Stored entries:
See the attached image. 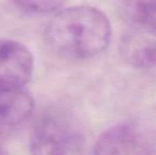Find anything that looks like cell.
Listing matches in <instances>:
<instances>
[{
  "label": "cell",
  "mask_w": 156,
  "mask_h": 155,
  "mask_svg": "<svg viewBox=\"0 0 156 155\" xmlns=\"http://www.w3.org/2000/svg\"><path fill=\"white\" fill-rule=\"evenodd\" d=\"M125 62L136 68L156 67V29H141L125 35L120 44Z\"/></svg>",
  "instance_id": "obj_5"
},
{
  "label": "cell",
  "mask_w": 156,
  "mask_h": 155,
  "mask_svg": "<svg viewBox=\"0 0 156 155\" xmlns=\"http://www.w3.org/2000/svg\"><path fill=\"white\" fill-rule=\"evenodd\" d=\"M0 155H5V154H4V153H3V152H2V151H1V150H0Z\"/></svg>",
  "instance_id": "obj_9"
},
{
  "label": "cell",
  "mask_w": 156,
  "mask_h": 155,
  "mask_svg": "<svg viewBox=\"0 0 156 155\" xmlns=\"http://www.w3.org/2000/svg\"><path fill=\"white\" fill-rule=\"evenodd\" d=\"M15 5L21 10L31 13H51L55 12L63 6L62 2L55 1H19L15 2Z\"/></svg>",
  "instance_id": "obj_8"
},
{
  "label": "cell",
  "mask_w": 156,
  "mask_h": 155,
  "mask_svg": "<svg viewBox=\"0 0 156 155\" xmlns=\"http://www.w3.org/2000/svg\"><path fill=\"white\" fill-rule=\"evenodd\" d=\"M48 45L68 58L86 60L107 48L112 28L106 15L89 5L71 6L52 17L46 29Z\"/></svg>",
  "instance_id": "obj_1"
},
{
  "label": "cell",
  "mask_w": 156,
  "mask_h": 155,
  "mask_svg": "<svg viewBox=\"0 0 156 155\" xmlns=\"http://www.w3.org/2000/svg\"><path fill=\"white\" fill-rule=\"evenodd\" d=\"M121 16L141 29H156V1H126L119 5Z\"/></svg>",
  "instance_id": "obj_7"
},
{
  "label": "cell",
  "mask_w": 156,
  "mask_h": 155,
  "mask_svg": "<svg viewBox=\"0 0 156 155\" xmlns=\"http://www.w3.org/2000/svg\"><path fill=\"white\" fill-rule=\"evenodd\" d=\"M30 150L31 155H88L84 135L60 114H47L37 122Z\"/></svg>",
  "instance_id": "obj_2"
},
{
  "label": "cell",
  "mask_w": 156,
  "mask_h": 155,
  "mask_svg": "<svg viewBox=\"0 0 156 155\" xmlns=\"http://www.w3.org/2000/svg\"><path fill=\"white\" fill-rule=\"evenodd\" d=\"M34 110L33 98L23 88L0 87V126L25 122Z\"/></svg>",
  "instance_id": "obj_6"
},
{
  "label": "cell",
  "mask_w": 156,
  "mask_h": 155,
  "mask_svg": "<svg viewBox=\"0 0 156 155\" xmlns=\"http://www.w3.org/2000/svg\"><path fill=\"white\" fill-rule=\"evenodd\" d=\"M94 155H153V146L137 126L118 124L101 135Z\"/></svg>",
  "instance_id": "obj_3"
},
{
  "label": "cell",
  "mask_w": 156,
  "mask_h": 155,
  "mask_svg": "<svg viewBox=\"0 0 156 155\" xmlns=\"http://www.w3.org/2000/svg\"><path fill=\"white\" fill-rule=\"evenodd\" d=\"M34 58L19 41L0 39V87L23 88L30 81Z\"/></svg>",
  "instance_id": "obj_4"
}]
</instances>
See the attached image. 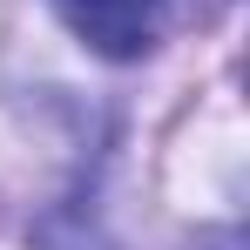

→ **Instructions for the task**: Locate each line of the material above that contains the string "instances", and copy those lines in full.

→ **Written answer**:
Listing matches in <instances>:
<instances>
</instances>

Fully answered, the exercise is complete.